Feature-Based Dynamic Matching

Published Online:https://doi.org/10.1287/opre.2024.0730

Motivated by matching platforms that match agents in a centralized manner, we study dynamic two-sided matching in a setting where both customers (demand) and service providers (supply) are heterogeneous and the pool of service providers is limited. We model heterogeneity on the two sides of the market by demand weight vectors drawn independently and identically distributed (i.i.d.) from some distribution and supply feature vectors drawn i.i.d. from a (possibly) different distribution. The matching of a demand-supply pair generates a matching value that depends on their weight and feature vectors. We adopt a notion of regret, specifically the additive loss relative to the value (per match) achievable in the limiting hindsight optimum as our performance metric for matching policies. Simple myopic policies suffer nonvanishing Ω(1) regret in large markets.
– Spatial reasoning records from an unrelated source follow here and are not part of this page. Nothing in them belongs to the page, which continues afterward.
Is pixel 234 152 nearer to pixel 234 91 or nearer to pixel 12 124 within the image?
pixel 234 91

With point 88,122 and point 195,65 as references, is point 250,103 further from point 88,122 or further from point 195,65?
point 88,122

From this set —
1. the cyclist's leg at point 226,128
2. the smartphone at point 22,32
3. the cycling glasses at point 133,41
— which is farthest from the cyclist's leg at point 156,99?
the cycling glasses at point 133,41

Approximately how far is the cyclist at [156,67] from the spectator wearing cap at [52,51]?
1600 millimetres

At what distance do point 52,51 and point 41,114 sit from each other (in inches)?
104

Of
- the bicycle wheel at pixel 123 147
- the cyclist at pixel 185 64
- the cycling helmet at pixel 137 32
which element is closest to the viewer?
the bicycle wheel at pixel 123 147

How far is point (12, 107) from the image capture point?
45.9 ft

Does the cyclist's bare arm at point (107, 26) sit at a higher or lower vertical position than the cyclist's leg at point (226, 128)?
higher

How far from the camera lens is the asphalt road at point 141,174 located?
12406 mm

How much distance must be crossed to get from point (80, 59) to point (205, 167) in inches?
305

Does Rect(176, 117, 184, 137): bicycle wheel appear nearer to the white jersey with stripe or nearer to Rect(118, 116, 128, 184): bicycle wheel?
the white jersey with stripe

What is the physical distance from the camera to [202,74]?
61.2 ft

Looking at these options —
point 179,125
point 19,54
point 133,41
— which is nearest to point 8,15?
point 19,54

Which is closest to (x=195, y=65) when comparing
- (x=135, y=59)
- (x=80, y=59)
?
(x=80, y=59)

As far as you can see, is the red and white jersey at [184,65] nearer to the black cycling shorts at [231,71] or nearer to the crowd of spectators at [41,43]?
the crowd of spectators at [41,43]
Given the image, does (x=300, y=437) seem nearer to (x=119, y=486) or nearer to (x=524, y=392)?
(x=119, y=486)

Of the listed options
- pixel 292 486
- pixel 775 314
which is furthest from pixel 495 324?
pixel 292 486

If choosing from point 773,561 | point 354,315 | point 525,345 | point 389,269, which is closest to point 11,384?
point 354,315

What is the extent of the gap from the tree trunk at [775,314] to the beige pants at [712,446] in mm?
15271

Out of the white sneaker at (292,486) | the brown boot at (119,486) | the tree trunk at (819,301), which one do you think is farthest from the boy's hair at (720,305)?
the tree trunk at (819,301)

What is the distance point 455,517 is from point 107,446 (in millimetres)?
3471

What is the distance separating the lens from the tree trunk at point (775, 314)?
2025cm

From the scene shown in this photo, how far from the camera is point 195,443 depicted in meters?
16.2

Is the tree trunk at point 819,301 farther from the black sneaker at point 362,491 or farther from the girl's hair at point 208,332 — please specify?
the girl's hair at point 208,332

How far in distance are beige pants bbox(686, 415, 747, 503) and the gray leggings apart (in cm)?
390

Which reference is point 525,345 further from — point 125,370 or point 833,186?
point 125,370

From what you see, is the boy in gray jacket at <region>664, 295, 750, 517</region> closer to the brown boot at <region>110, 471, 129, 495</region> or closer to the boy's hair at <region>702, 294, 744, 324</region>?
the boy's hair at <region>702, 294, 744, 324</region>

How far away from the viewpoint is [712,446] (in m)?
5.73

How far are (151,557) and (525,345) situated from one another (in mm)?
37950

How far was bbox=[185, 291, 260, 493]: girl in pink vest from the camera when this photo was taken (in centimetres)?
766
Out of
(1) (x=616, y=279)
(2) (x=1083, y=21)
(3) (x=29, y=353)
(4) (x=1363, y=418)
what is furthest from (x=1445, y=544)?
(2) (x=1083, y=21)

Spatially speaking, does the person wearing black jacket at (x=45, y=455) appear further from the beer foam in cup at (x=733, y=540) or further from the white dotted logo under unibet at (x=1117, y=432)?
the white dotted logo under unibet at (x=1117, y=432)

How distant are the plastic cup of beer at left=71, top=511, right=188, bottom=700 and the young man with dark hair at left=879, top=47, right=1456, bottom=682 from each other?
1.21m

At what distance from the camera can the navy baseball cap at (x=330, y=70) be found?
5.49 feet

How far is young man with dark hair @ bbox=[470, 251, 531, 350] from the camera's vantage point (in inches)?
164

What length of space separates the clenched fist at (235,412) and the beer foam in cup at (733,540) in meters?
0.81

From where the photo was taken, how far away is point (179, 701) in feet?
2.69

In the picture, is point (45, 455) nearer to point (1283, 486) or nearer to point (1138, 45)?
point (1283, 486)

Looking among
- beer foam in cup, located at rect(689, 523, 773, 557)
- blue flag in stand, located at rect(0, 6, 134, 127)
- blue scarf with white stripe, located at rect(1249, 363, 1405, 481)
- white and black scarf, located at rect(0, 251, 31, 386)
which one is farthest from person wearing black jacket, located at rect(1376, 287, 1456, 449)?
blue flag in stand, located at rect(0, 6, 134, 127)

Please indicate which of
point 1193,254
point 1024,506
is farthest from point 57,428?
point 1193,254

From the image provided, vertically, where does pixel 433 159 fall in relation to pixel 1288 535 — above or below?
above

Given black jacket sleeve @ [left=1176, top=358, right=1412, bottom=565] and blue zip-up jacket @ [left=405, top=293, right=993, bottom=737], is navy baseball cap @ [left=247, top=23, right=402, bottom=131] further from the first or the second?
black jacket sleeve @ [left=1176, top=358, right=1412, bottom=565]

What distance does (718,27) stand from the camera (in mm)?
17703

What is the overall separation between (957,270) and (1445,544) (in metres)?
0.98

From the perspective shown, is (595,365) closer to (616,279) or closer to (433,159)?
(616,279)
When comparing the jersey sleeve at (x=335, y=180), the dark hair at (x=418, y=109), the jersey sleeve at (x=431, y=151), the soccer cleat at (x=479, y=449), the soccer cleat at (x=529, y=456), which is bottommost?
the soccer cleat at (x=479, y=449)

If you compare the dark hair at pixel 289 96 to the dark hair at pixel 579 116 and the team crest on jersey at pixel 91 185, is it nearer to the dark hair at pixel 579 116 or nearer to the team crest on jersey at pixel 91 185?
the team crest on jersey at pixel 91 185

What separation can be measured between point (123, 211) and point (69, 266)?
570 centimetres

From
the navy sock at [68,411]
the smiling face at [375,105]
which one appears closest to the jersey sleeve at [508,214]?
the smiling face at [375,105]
We propose a forward-looking supply-aware policy dubbed simulate-optimize-assign-repeat (SOAR) that balances between producing high match value for the current match and preserving valuable supply for future customers. We prove that SOAR achieves the optimal regret scaling under different assumptions on the demand and supply distributions. En route to proving our guarantees, we develop a novel framework for analyzing the performance of our SOAR policy that may be of broader interest. As a corollary of our techniques, we also resolve an open problem posed previously.

Funding: This work was supported by the Division of Civil, Mechanical and Manufacturing Innovation [Grant CMMI-1653477] and the National Natural Science Foundation of China [Grants NSFC-72394361 and NSFC-72501250].

Supplemental Material: All supplemental materials, including the code, data, and files required to reproduce the results, are available at https://doi.org/10.1287/opre.2024.0730.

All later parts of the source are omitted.